Abstract

During a 6-year period, 168 consecutive patients who presented with subarachnoid hemorrhage (SAH) and underwent surgical clipping of aneurysms were reviewed at a follow-up examination from 6 to 77 months (mean 38 months) after the ictus. Acute hydrocephalus was defined when the bicaudate index was greater than the 95th percentile for age on a computed tomographic scan within 72 hours of the hemorrhage. Forty (24%) patients developed acute hydrocephalus. The Hunt and Hess grades and Fisher's SAH grades at the time of admission, the presence of intraventricular hemorrhage and symptomatic cerebral vasospasm, and cerebrospinal fluid (CSF) diversion were found to be significantly associated with acute hydrocephalus. The overall mortality in this study was 16%. Of the 141 surviving patients, 20 (14%) patients underwent ventriculoperitoneal (VP) shunt replacement secondary to chronic hydrocephalus.
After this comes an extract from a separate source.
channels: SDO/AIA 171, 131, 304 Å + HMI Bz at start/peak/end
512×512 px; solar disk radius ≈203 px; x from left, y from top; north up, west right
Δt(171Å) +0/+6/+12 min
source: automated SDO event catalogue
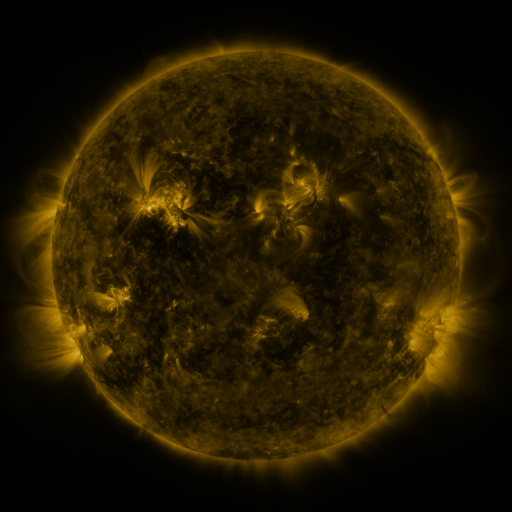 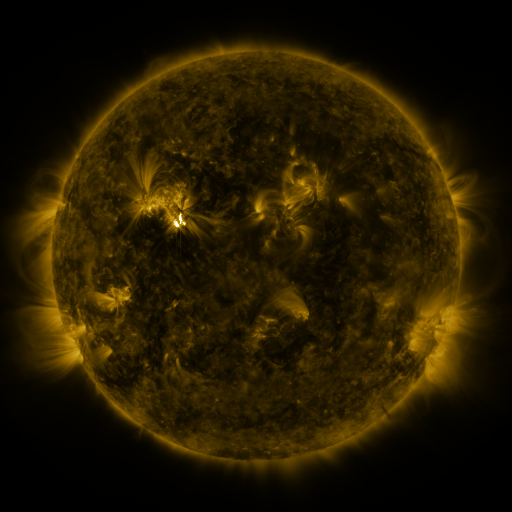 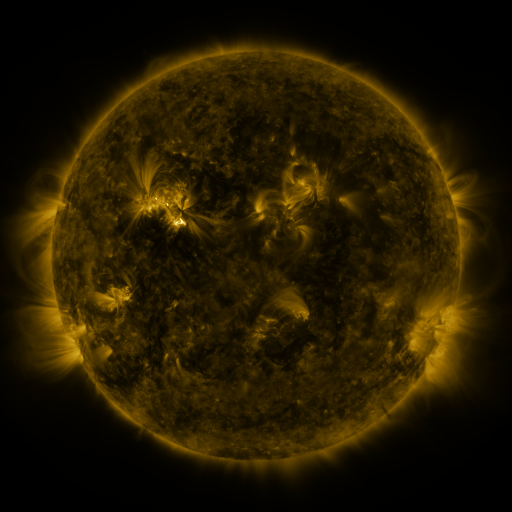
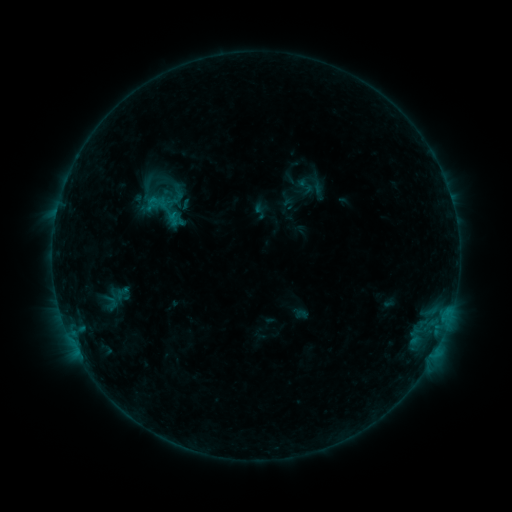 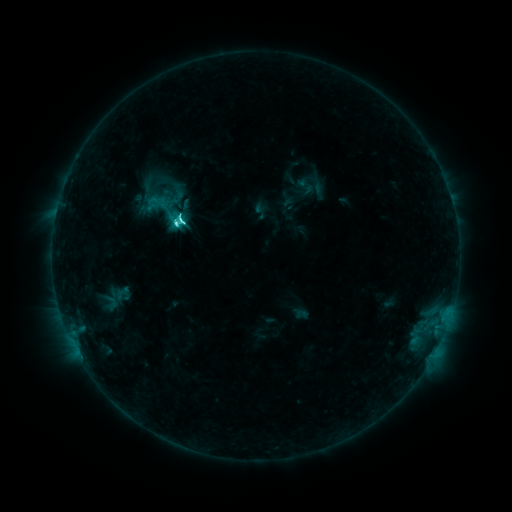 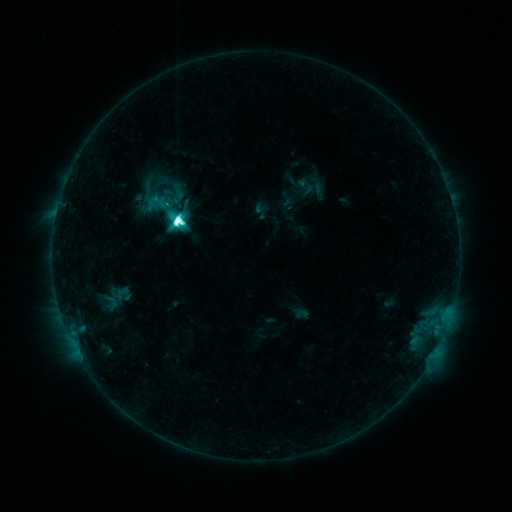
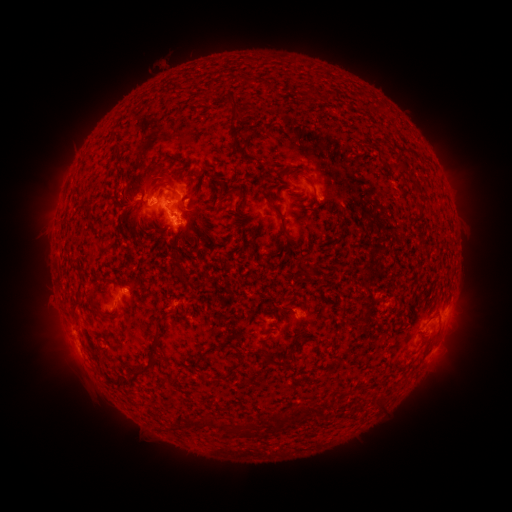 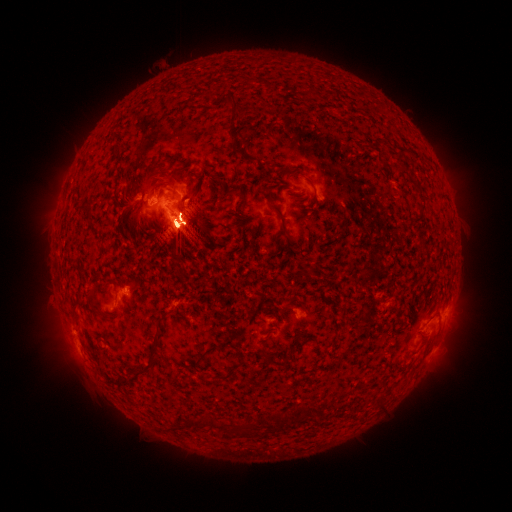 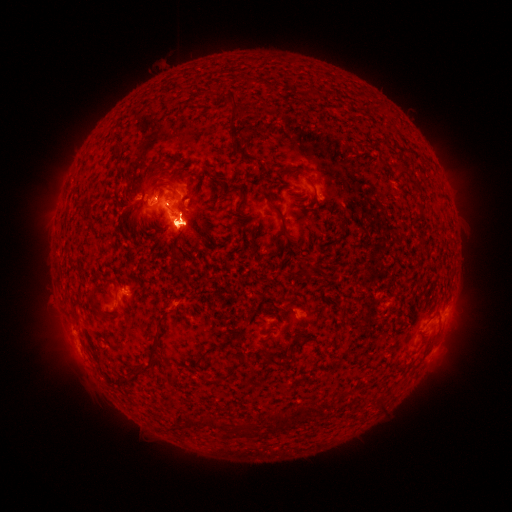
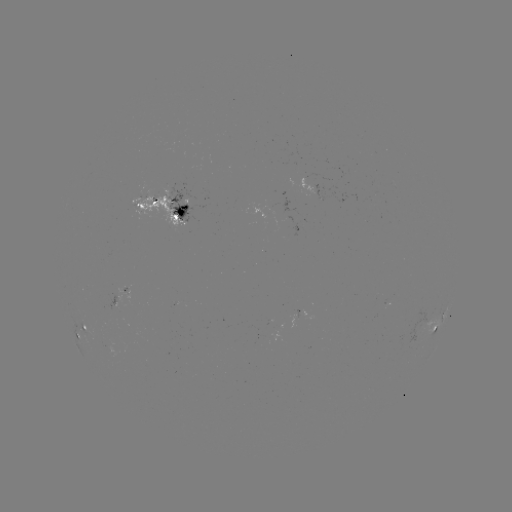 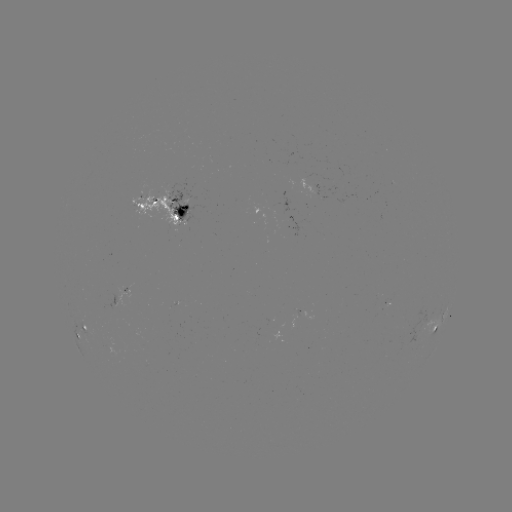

In the present study, we found that the following factors were significantly related to the need of VP shunting: increasing age, the presence of acute hydrocephalus, preoperative CSF diversion, low admission Hunt and Hess grades, and poor Fisher's SAH grades. No patient was readmitted for shunt replacement at our hospital later than 117 days after hemorrhage. Acute hydrocephalus was combined with high mortality (28%) at our follow-up review. Ten of 29 (34%) patients with acute hydrocephalus required definite shunt replacement. However, less than 10% of patients without acute hydrocephalus needed shunting postoperatively. We recommend that patients with aneurysmal SAH should be followed up at least 6 months after the hemorrhage, especially in those patients with high risks of developing chronic hydrocephalus.